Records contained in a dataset
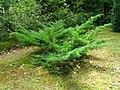 Podlaskie - Suprasl - Kopna Gora - Arboretum - Juniperus horizontalis 'Plumosa' - plant.JPG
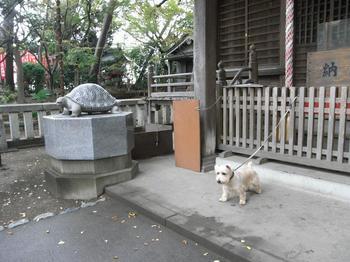 亀ヶ岡八幡宮_2009.10.25-1.jpg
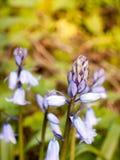 关闭一棵会开蓝色钟形花的草在摇摆在日落最激烈的时候春天 库存照片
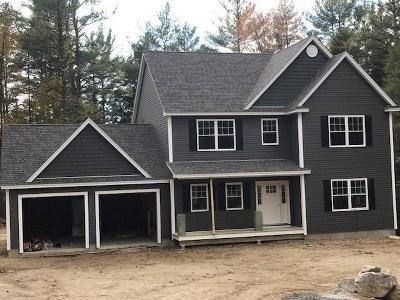 New Boston Single Family Home For Sale: Pheasant Lane #75-1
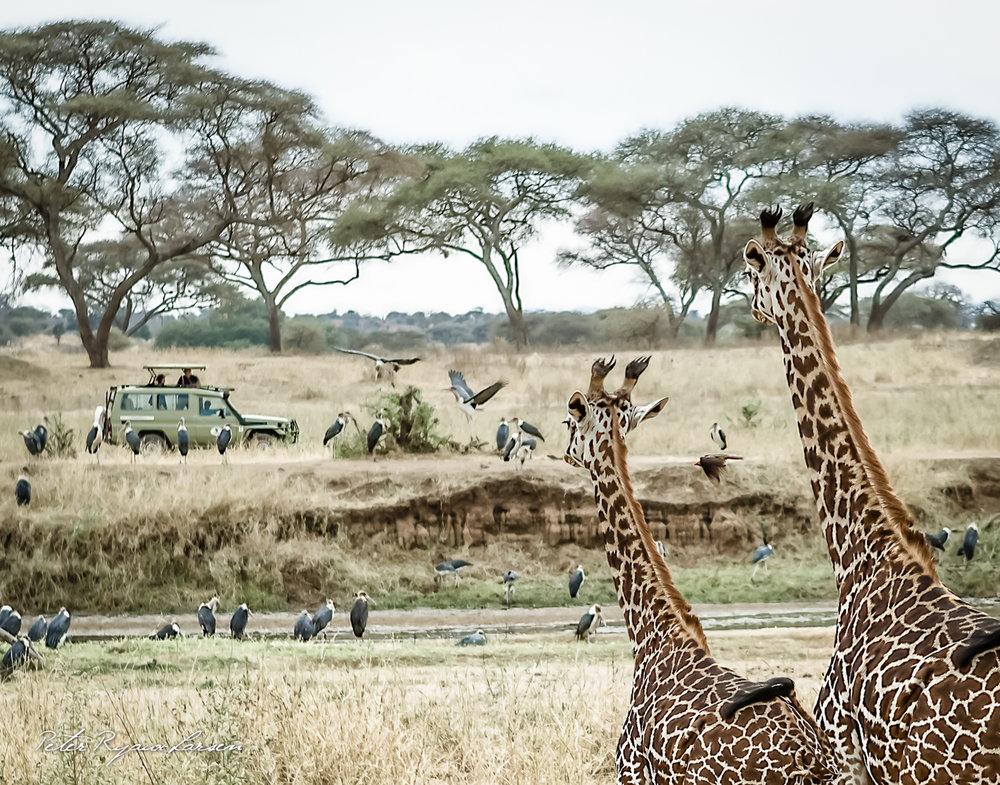 Africa - Kilimanjaro Full Album-62.jpg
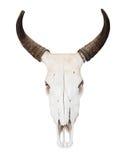 De schedel van buffels Royalty-vrije Stock Afbeeldingen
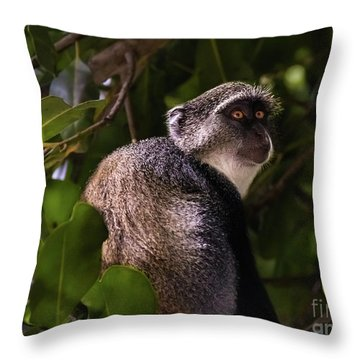 Blue Monkey, Zanzibar Throw Pillow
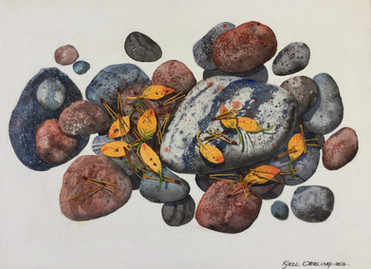 Rocks and Leaves #127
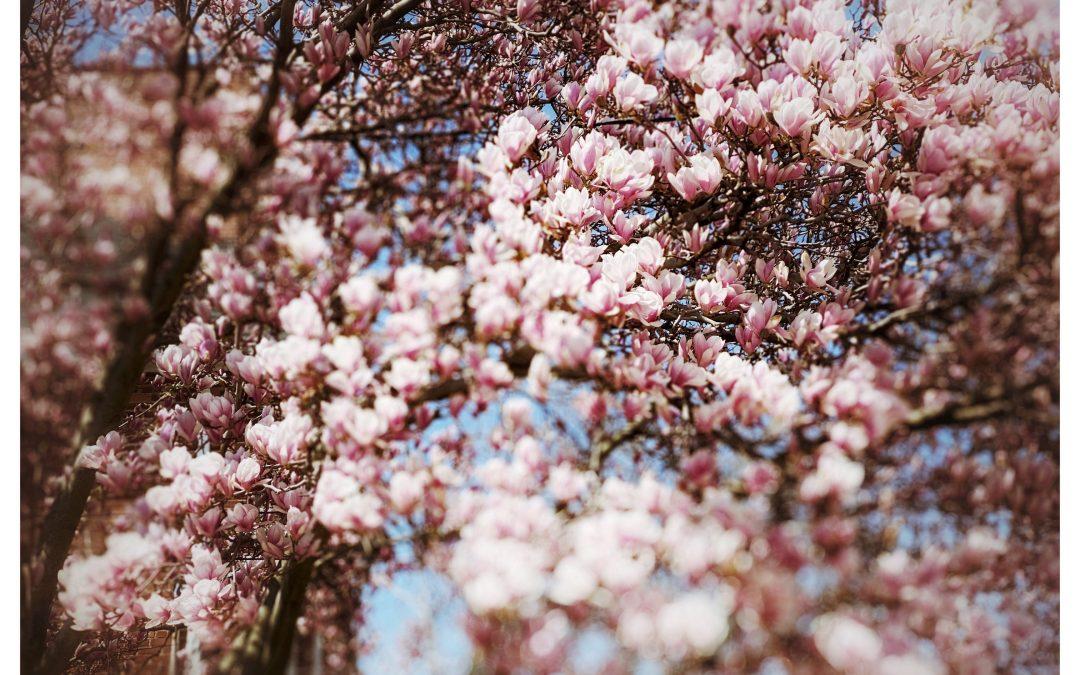 Adam Mead ~ Spring's tender migration …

• [Exercise objective]: The lines from the one containing "Rocks and Leaves #127" through the last line of the entries are to be copied exactly, both ends included, and the pictures are to be omitted.

• [Answer to the exercise]:
 Rocks and Leaves #127
 Adam Mead ~ Spring's tender migration …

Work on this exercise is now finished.